** WORK ITEM **
Return every row below unchanged, leaving out the pictures.

□ □ □ □ □

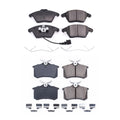 PowerStop Front Rear Carbon Fiber Ceramic Brake Pads Kit for Beetle Jetta (2012–2019)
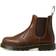 Dr. Martens 2976 Yellow Stitch Artimus Chelsea Boots - Khaki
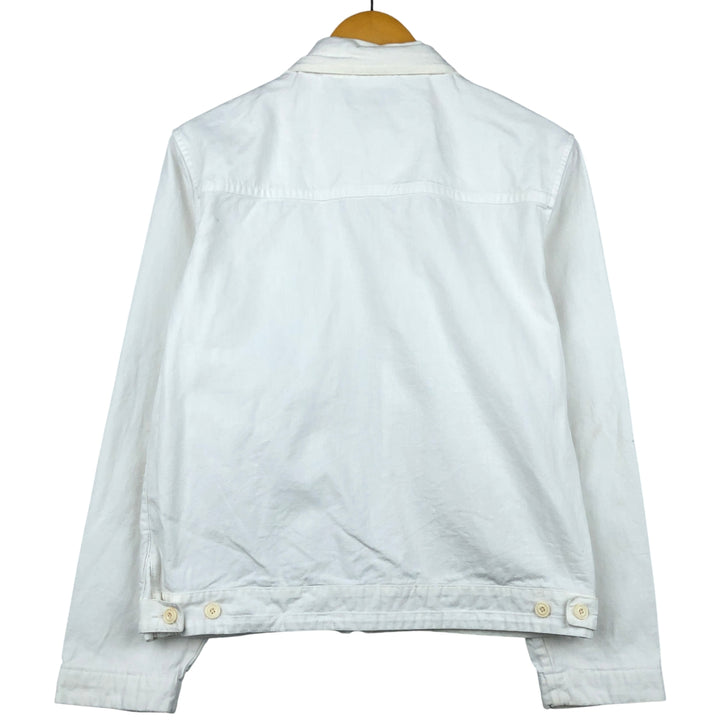 Ralph Lauren POLO by Ralph Lauren cotton jacket, men's size M cotton white type Vintage Second Hand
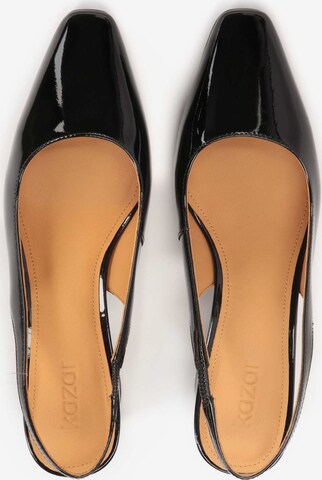 Kazar Γόβες slingback σε μαύρο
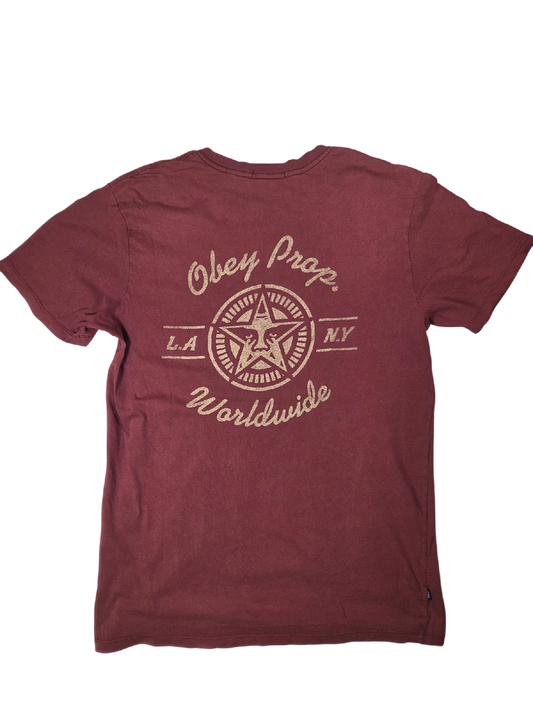 T-shirt Obey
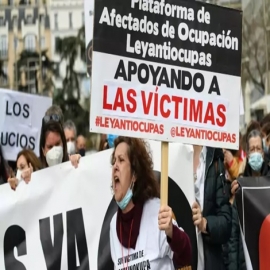Mundo del revés: “okupas” denuncian a propietaria por hacer pública su usurpación y violar su privacidad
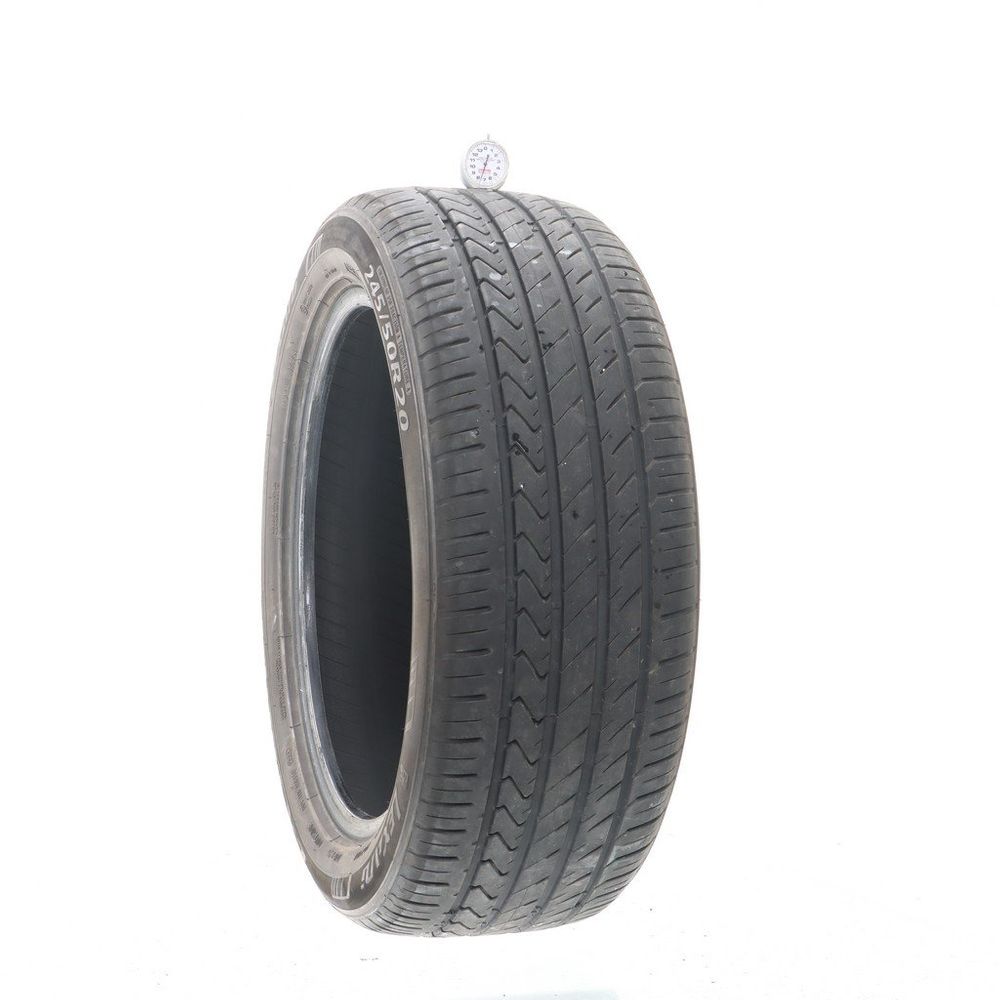 Set of (2) Used 245/50ZR20 Lexani LX-Twenty 102W - 7.5/32 - Image 1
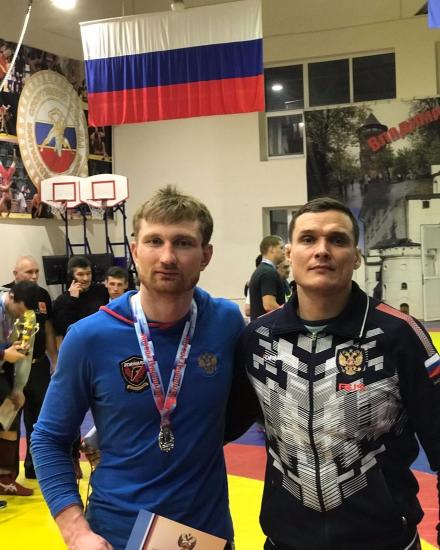 Спортсмен Иркутской области занял второе место на чемпионате России по греко-римской борьбе по спорту глухих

□ □ □ □ □

** COMPLETED TASK **
 PowerStop Front Rear Carbon Fiber Ceramic Brake Pads Kit for Beetle Jetta (2012–2019)
 Dr. Martens 2976 Yellow Stitch Artimus Chelsea Boots - Khaki
 Ralph Lauren POLO by Ralph Lauren cotton jacket, men's size M cotton white type Vintage Second Hand
 Kazar Γόβες slingback σε μαύρο
 T-shirt Obey
Mundo del revés: “okupas” denuncian a propietaria por hacer pública su usurpación y violar su privacidad
 Set of (2) Used 245/50ZR20 Lexani LX-Twenty 102W - 7.5/32 - Image 1
 Спортсмен Иркутской области занял второе место на чемпионате России по греко-римской борьбе по спорту глухих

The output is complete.